Carissimi,
la pazienza, ci direbbe Francesco di Sales, è una grande virtù e, visto che l’abbiamo avuta, ecco il secondo esempio promesso che leggeremo nella sua interezza: “Si racconta che nella città di Roma, viveva una bambina di sette anni, che si chiamava Musa. La piccola Musetta era molto devota alla nostra santa Signora, e tutti i giorni le baciava i suoi santi piedi. Un giorno le apparve la Madonna, vestita come una regina, con abiti bellissimi, accompagnata da una schiera di fanciulle tutte vestite di bianco.

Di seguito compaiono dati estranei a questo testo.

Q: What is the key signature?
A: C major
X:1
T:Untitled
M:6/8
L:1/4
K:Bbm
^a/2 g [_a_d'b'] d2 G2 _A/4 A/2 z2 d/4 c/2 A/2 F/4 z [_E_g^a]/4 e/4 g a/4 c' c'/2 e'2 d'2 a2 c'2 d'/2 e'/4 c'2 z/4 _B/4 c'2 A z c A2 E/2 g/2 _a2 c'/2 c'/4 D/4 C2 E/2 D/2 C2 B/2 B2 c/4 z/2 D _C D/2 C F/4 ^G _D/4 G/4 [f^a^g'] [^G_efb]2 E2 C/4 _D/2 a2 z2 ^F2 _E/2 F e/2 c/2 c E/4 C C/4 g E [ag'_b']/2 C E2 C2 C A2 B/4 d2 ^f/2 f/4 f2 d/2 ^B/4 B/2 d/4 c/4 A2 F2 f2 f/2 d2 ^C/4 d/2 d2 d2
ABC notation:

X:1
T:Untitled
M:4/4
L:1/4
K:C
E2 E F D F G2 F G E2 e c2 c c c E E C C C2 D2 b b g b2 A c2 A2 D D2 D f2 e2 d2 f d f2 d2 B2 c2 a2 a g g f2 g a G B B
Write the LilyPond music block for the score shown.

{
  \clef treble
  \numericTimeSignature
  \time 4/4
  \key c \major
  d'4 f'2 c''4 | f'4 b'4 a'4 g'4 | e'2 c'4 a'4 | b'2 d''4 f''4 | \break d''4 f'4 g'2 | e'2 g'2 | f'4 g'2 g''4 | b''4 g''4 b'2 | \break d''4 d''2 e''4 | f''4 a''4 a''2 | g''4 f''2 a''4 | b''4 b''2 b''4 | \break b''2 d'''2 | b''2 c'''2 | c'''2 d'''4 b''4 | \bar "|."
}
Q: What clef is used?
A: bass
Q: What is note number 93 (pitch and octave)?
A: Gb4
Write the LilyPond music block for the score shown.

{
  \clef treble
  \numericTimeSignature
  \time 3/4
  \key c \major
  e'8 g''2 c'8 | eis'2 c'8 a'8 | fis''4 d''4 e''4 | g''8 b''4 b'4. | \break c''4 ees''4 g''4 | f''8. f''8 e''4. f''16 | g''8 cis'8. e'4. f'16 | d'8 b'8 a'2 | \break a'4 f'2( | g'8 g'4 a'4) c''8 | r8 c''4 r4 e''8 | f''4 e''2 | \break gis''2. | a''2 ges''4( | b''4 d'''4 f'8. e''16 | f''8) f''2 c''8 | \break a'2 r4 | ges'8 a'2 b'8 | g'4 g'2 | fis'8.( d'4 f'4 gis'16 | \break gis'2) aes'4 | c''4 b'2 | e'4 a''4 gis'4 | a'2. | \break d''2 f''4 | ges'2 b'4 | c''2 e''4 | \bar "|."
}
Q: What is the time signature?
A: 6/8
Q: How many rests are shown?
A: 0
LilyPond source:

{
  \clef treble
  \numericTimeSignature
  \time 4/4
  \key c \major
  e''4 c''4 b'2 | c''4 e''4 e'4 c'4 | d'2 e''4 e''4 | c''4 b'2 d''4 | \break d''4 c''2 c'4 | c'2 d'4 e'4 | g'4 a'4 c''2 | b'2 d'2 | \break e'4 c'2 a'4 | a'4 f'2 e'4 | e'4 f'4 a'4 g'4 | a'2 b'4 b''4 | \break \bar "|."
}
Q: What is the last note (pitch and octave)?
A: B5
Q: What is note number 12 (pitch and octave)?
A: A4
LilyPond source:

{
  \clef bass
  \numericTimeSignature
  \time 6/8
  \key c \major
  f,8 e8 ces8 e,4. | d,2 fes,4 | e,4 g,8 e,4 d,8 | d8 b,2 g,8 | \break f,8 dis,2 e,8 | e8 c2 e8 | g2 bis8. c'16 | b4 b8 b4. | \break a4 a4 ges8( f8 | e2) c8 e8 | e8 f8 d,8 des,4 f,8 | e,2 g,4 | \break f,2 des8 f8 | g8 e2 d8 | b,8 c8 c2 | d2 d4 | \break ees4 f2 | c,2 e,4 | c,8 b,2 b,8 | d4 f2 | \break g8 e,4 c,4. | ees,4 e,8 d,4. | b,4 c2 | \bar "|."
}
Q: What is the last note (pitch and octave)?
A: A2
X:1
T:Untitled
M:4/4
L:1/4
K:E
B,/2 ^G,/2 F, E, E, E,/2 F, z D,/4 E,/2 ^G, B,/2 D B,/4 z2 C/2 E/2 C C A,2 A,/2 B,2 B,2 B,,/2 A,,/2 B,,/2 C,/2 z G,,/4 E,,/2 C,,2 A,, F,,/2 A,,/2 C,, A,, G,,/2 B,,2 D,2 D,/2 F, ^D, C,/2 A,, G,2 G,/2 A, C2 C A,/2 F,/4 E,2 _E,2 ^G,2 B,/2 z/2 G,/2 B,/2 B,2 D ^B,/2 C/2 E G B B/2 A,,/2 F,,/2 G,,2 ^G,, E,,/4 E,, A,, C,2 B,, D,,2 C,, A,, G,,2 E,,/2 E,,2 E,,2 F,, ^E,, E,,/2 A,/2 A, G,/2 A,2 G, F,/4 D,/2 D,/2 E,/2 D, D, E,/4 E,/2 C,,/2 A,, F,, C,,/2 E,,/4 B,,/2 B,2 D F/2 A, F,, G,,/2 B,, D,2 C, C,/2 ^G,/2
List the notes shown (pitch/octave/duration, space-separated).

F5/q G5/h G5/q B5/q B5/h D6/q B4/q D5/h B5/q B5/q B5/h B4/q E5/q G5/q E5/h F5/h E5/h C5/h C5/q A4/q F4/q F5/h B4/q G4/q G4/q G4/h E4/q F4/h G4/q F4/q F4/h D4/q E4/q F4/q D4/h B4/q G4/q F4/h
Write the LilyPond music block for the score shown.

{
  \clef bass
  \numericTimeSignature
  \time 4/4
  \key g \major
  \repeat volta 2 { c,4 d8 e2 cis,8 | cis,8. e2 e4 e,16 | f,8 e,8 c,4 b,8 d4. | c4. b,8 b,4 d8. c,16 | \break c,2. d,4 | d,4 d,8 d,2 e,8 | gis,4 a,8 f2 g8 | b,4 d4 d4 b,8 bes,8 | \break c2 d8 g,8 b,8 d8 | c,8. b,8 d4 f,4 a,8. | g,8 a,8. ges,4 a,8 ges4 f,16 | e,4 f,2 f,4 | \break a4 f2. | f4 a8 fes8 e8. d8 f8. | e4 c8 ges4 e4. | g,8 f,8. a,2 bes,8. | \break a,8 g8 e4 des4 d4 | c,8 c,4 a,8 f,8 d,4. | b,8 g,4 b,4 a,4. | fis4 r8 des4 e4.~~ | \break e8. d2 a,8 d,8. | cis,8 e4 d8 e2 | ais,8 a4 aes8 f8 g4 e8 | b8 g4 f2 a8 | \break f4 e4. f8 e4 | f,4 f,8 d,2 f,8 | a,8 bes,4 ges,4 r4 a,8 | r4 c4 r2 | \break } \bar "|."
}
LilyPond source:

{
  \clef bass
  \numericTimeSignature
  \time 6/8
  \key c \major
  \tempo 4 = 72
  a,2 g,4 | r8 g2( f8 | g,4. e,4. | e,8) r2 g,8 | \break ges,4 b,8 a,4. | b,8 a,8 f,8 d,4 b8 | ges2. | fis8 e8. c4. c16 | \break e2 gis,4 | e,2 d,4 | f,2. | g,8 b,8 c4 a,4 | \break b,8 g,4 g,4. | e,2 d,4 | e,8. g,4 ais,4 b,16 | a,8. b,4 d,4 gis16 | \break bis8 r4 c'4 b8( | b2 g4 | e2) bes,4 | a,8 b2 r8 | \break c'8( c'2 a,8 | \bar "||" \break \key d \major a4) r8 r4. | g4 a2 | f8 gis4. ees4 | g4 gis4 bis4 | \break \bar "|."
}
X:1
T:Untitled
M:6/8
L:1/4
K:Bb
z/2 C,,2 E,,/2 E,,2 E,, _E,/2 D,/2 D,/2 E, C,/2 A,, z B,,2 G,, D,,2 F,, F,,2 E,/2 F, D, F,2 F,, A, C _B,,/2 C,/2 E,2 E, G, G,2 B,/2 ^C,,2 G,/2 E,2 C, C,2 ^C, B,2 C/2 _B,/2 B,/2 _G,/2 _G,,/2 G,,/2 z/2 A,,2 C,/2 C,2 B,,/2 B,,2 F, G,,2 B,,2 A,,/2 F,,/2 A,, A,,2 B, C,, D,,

Si rivolse alla piccola Musa e disse di avvicinarsi a quelle vergini; ma lei si schermì dicendo che non ne aveva il coraggio. Vedi quanto era umile e educata! La Madonna aggiunse: Orsù, figlia mia, sii saggia e modesta e non essere vanitosa. Vivrai soltanto altri trenta giorni, dopo di che ti verrò a prendere e ti unirò a queste vergini. Poi disparve, e la piccola Musa, al risveglio, si trovò completamente mutata: visse con una così grande saggezza e modestia che tutti ne erano molto meravigliati perché quella saggezza era superiore alla sua età. I genitori la presero in disparte e le chiesero qual era la causa di tutto ciò; rispose che le era apparsa la Madonna con una schiera di vergini e le aveva detto di non essere vanitosa ma modesta, perché sarebbe tornata a prenderla alla fine dei trenta giorni, per condurla con sé. Il papà e la mamma non dissero nulla, per l’onore che nutrivano per la santa Madre di Dio. Dopo venticinque giorni la bambina venne assalita da una febbre continua che le durò cinque giorni, dopo di che morì e la Madonna la venne a prendere”. Francesco ora ci invita a pensare a cosa ricaviamo da questi due racconti: il primo, quello di Gregorio e quello di Musetta: il primo ci sprona a confidare in Maria per vincere le nostre paure e preoccupazioni; il secondo ci insegna che l’intervento della Madonna, nella nostra vita, chiede qualche sacrificio, anche l’avere l’impressione di essere abbandonati da Dio ma credere, comunque, che dove c’è maggiore difficoltà, c’è maggiore virtù. Affidiamoci, dunque, con grande serenità a Maria durante la nostra esistenza terrena affinché “assieme a Lei possiamo cantare: l’anima mia magnifica il Signore”. Con queste parole Francesco conclude l’Esortazione.
Preghiamo
Custodisci, o Padre, la tua famiglia nell’impegno delle buone opere; confortala con il tuo aiuto nel cammino della vita e guidala al possesso dei beni eterni. Amen
E se oggi si presenterà l’occasione di far visita a qualcuno, soprattutto se anziano/a o ammalato/a, ricordiamoci della visita di Maria a santa Elisabetta… e che anche noi possiamo essere veicoli dello Spirito Santo.